Anggota Komisi XI DPR RI Amin Ak. Foto: IstimewaTODAYNEWS.ID – Anggota Komisi XI DPR RI Amin Ak, menilai stagnasi Industri manufaktur di Indonesia bukan semata karena persoalan siklus ekonomi global, melainkan akibat ketidaksinkronan kebijakan fiskal dan perdagangan di dalam negeri.
“Manufaktur kita masih hidup, tapi napasnya pendek. Biaya produksi tinggi, sementara pasar domestik dibanjiri barang impor,” kata Amin dalam keterangan yang diterima, Sabtu (20/12/2025).
Sebagai informasi, industri manufaktur masih menjadi salah satu penyumbang terbesar terhadap Produk Domestik Bruto Indonesia. Hingga akhir 2025, kontribusinya tercatat 17,39 persen.
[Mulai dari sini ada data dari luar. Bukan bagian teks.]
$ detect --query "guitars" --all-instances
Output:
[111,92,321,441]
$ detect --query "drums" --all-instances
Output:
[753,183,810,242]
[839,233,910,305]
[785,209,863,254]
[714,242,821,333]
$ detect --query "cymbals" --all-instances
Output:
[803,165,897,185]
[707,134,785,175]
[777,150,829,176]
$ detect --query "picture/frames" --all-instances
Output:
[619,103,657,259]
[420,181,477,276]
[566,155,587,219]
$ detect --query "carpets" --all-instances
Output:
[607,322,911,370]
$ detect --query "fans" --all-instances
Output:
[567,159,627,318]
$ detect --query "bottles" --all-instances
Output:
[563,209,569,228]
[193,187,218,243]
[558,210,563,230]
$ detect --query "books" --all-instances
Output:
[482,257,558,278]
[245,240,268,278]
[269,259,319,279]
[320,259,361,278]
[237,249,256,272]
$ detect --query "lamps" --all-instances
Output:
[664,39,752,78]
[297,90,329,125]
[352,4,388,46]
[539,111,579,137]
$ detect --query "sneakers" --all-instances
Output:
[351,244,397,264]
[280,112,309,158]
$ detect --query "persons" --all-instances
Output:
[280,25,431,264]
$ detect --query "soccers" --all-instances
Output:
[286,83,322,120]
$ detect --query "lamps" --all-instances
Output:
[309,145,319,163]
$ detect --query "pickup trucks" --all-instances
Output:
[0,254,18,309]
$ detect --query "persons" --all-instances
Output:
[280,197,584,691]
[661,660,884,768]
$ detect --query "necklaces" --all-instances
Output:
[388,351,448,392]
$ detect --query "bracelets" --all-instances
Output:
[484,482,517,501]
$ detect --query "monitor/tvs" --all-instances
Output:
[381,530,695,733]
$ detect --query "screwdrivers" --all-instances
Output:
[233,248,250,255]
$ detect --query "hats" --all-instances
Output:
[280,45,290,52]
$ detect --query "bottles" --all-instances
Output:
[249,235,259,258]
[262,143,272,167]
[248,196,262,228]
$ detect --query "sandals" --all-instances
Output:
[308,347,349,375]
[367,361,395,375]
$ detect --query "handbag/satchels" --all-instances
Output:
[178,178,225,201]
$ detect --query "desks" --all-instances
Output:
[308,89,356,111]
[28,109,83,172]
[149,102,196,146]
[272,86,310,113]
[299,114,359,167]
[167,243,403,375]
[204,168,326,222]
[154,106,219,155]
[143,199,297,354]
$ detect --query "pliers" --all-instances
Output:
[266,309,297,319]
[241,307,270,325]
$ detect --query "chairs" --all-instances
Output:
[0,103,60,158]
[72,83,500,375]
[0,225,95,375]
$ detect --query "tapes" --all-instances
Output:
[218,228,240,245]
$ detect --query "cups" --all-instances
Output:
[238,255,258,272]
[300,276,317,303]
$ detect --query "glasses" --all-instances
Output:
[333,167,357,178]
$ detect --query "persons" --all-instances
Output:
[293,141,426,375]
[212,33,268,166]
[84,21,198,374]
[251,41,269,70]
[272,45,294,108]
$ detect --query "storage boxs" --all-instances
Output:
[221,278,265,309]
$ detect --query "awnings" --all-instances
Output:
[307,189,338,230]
Namun capaian tersebut dinilai belum mencerminkan kekuatan struktural industri nasional. Dalam beberapa tahun terakhir, pertumbuhan manufaktur cenderung melambat, sementara tekanan dari impor semakin besar.
Merujuk data Bank Indonesia (BI), menunjukkan bahwa sektor manufaktur masih berada di zona ekspansi berdasarkan Purchasing Managers’ Index (PMI).
Namun, BI juga mencatat bahwa tekanan biaya input dan persaingan dengan produk impor menjadi faktor utama yang menahan ekspansi industri sepanjang 2025.
Masalah utama industri ini, kata Amin, terletak pada struktur tarif impor yang timpang.
“Banyak industri manufaktur masih bergantung pada bahan baku impor, tetapi bahan baku tersebut justru dikenai bea masuk cukup tinggi. Akibatnya, ongkos produksi meningkat dan margin industri tergerus,” ucapnya.
Di sisi lain, barang jadi impor semakin mudah masuk ke pasar domestik. Sejumlah produk bahkan menikmati tarif nol persen sebagai konsekuensi perjanjian dagang Indonesia dengan berbagai negara dan kawasan, termasuk ASEAN dan Uni Eropa.
“Industri kita dipajaki di hulu, lalu ditinggal bertarung sendiri di hilir. Ini bukan persoalan daya saing semata, tapi desain kebijakan,” ujar Amin.
Kementerian Keuangan dalam beberapa laporannya mencatat bahwa liberalisasi perdagangan memang memperluas akses pasar.
“Namun tanpa kebijakan penyeimbang, liberalisasi juga berpotensi menekan industri domestik, terutama sektor manufaktur menengah yang belum efisien secara skala,” pungkasnya.